- [Exercise] Please copy out the lines of the records word for word, from the line containing "Looking at the photograph, would" through the line containing "point 463,434, point 482,657, point 110,691", with both of those lines included.

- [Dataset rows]
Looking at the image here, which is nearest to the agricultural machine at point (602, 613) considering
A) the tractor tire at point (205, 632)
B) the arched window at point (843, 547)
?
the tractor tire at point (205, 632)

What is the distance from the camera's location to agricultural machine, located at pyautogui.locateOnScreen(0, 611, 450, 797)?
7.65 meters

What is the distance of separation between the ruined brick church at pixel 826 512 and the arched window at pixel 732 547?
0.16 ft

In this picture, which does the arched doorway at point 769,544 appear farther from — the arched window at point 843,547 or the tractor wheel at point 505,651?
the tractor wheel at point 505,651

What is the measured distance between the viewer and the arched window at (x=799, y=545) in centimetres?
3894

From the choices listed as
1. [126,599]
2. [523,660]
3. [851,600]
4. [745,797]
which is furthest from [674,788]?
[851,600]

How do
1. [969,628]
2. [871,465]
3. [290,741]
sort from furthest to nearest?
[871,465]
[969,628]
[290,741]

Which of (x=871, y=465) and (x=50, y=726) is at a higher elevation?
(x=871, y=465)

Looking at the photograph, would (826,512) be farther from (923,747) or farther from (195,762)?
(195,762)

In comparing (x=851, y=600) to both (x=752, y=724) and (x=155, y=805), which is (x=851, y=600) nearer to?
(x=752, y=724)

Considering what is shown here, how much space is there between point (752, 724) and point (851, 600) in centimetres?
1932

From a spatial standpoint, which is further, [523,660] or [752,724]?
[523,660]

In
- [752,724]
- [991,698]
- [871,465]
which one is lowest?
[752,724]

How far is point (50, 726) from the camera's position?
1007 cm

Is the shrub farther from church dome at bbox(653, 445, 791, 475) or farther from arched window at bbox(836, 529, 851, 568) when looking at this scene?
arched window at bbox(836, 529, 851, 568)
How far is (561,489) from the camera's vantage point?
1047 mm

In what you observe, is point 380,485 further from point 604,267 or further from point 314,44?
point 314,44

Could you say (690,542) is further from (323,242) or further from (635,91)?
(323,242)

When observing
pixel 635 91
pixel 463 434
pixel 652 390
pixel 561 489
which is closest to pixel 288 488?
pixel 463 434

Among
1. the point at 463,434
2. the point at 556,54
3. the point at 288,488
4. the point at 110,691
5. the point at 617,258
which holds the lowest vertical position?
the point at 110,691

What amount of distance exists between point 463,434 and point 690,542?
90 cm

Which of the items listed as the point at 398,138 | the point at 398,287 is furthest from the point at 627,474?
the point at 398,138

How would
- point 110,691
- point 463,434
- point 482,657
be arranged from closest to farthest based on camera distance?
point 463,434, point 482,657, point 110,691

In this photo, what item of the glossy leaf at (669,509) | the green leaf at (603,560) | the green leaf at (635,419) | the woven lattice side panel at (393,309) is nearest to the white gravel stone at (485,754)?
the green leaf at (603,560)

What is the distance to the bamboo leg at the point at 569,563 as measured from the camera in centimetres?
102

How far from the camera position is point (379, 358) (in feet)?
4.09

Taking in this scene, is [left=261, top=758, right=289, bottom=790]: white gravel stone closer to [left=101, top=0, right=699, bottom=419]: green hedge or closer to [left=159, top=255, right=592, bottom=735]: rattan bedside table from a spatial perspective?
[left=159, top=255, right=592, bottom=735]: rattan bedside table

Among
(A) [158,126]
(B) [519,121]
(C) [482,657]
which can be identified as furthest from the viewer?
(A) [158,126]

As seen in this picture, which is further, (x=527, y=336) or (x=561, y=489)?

- [Answer below]
Looking at the photograph, would (826,512) be farther from (923,747) or farther from (195,762)?
(195,762)

In comparing (x=851, y=600) to both (x=752, y=724) and (x=155, y=805), which is (x=851, y=600) nearer to?
(x=752, y=724)

Considering what is shown here, how much space is there between point (752, 724) and point (851, 600) in centimetres?
1932

From a spatial standpoint, which is further, [523,660] or [752,724]?
[523,660]

In
- [752,724]
- [991,698]
- [871,465]
which one is lowest?
[752,724]

How far is point (50, 726) from the camera's position?
1007 cm

Is the shrub farther from church dome at bbox(653, 445, 791, 475) or farther from arched window at bbox(836, 529, 851, 568) when looking at this scene?
arched window at bbox(836, 529, 851, 568)
How far is (561,489) from the camera's vantage point?
1047 mm

In what you observe, is point 380,485 further from point 604,267 or further from point 314,44?
point 314,44

Could you say (690,542) is further from (323,242) or further from (635,91)?
(323,242)

When observing
pixel 635 91
pixel 463 434
pixel 652 390
pixel 561 489
which is closest to pixel 288 488?
pixel 463 434

Among
1. the point at 463,434
2. the point at 556,54
3. the point at 288,488
4. the point at 110,691
5. the point at 617,258
which holds the lowest vertical position?
the point at 110,691

What amount of distance exists between point 463,434 and point 690,542?
90 cm

Which of the items listed as the point at 398,138 | the point at 398,287 is furthest from the point at 627,474?
the point at 398,138

How would
- point 110,691
- point 463,434
- point 482,657
be arranged from closest to farthest based on camera distance?
point 463,434, point 482,657, point 110,691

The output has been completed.